Et autre détail: à la première connexion, l'iPod va chercher une bibliothèque iTunes, et remplacer le contenu de l'iPod par celui de l'ordi; c'est le fonctionnement habituel du couple iPod-iTunes. Il y a bien des DVD de backup contenant la musique qui sont fournis, et il faudra procéder à une réimportation dans iTunes. Mais ça reste peu ergonomique et mal pensé.


----------



## Anonyme (13 Décembre 2008)

WebOliver a dit:


> Ah, c'est illégal d'aller acheter en magasin?... Faut pas non plus voir le mal partout hein. Le problème est plutôt ailleurs et pas mal résumé par ici...



parce que vous connaissez des magasins où c'est gratuit , Curieux !


----------



## Anonyme (13 Décembre 2008)

WebOliver a dit:


> Ah, c'est illégal d'aller acheter en magasin?... Faut pas non plus voir le mal partout hein. Le problème est plutôt ailleurs et pas mal résumé par ici...
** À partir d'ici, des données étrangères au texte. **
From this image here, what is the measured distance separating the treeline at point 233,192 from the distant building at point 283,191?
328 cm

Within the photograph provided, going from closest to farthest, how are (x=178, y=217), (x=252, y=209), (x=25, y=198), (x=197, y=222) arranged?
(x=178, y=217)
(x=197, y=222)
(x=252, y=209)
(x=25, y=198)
j'ai lu les commentaires, intéressants, merci
Albert


----------



## WebOliver (13 Décembre 2008)

Halbert a dit:


> parce que vous connaissez des magasins où c'est gratuit , Curieux !



  Sous le sapin à Noël.


----------



## pascalformac (13 Décembre 2008)

Halbert a dit:


> parce que vous connaissez des magasins où c'est gratuit , Curieux !


Absolument !

il y a plusieurs sources de téléchargements gratuits de morceaux (de tous types dont classiques )
 en toute légalité
soit qu'il s'agisse du choix volontaire des ayants droits  , soit tombés dans le domaine public

Pour en revenir à cette offre
outre ce qui est dit dans le lien , l'aspect le plus agacant c'est qu'il n'y a pas de détails sur les interpretations
j'aurai tendance à me méfier
Un vrai amateur de Bach se tournera vers des interpretations de qualité en picorant le meilleur dans divers catalogues


----------



## normafnor (13 Décembre 2008)

oui puis à ce tarif là les écouteurs de base c'est franchement limité pour une offre dédiée aux mélomanes...


----------



## pascalformac (13 Décembre 2008)

oh tu sais il y a plein de débats là dessus
la mélomanie et exigences sont des notions fluctuantes dans le temps

en off topic
je trouve les entrepreneurs très très fort : reussir à faire payer , parfois tres cher, des films ou de la musique écoutées (vues)  dans des formats ou via des objets..de qualité  pas vraiment top
et le consommateur est content en plus !

( exemple :une partita sur un telephone bas de gamme...euuuuh)

débat sans fin


----------



## normafnor (13 Décembre 2008)

on est bien d'accord !


----------



## Romuald (13 Décembre 2008)

pascalformac a dit:


> .../...
> outre ce qui est dit dans le lien , l'aspect le plus agacant c'est qu'il n'y a pas de détails sur les interpretations


Ils parlent d'Helmut Rilling. Bonne interpretation (à mon sens), avec quand même quelques bémols : les quelques CD de lui que j'ai sont pour les oeuvres vocales seulement, sur instruments modernes, et interprétation 'années 60', loin du phrasé des baroqueux actuels. Restent ensuite, quid des oeuvres instrumentales...


pascalformac a dit:


> j'aurai tendance à me méfier
> Un vrai amateur de Bach se tournera vers des interpretations de qualité en picorant le meilleur dans divers catalogues



La voie de la sagesse. On m'a offert l'intégrale de chez Brilliant Classic il y a deux ans, il y a des perles, mais la quasi totalité des cantates sacrées est à jeter, et la grande majorité est assez quelconque. Par contre je peux dire que j'ai écouté tout Bach, et que je sais quels morceaux racheter en bonne interpretation.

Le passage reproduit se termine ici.